[Recorded data]
····················

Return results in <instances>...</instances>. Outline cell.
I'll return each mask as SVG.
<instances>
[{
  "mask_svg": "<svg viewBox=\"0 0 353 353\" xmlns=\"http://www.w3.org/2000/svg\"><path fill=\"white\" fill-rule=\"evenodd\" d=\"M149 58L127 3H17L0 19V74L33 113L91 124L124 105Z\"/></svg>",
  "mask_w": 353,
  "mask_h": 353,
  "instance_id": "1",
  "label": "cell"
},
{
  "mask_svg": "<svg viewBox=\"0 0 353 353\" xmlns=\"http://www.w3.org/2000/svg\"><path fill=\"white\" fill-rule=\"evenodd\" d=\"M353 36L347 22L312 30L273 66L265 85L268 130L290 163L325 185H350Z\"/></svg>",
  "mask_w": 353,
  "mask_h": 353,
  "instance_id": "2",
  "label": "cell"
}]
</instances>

····················

§ **STATED TASK**
Write out every one of the lines above without any change.

§ **ANSWER TO THIS PROBLEM**
Return results in <instances>...</instances>. Outline cell.
I'll return each mask as SVG.
<instances>
[{
  "mask_svg": "<svg viewBox=\"0 0 353 353\" xmlns=\"http://www.w3.org/2000/svg\"><path fill=\"white\" fill-rule=\"evenodd\" d=\"M149 58L127 3H17L0 19V74L33 113L91 124L124 105Z\"/></svg>",
  "mask_w": 353,
  "mask_h": 353,
  "instance_id": "1",
  "label": "cell"
},
{
  "mask_svg": "<svg viewBox=\"0 0 353 353\" xmlns=\"http://www.w3.org/2000/svg\"><path fill=\"white\" fill-rule=\"evenodd\" d=\"M353 36L347 22L312 30L273 66L265 85L268 130L290 163L325 185H350Z\"/></svg>",
  "mask_w": 353,
  "mask_h": 353,
  "instance_id": "2",
  "label": "cell"
}]
</instances>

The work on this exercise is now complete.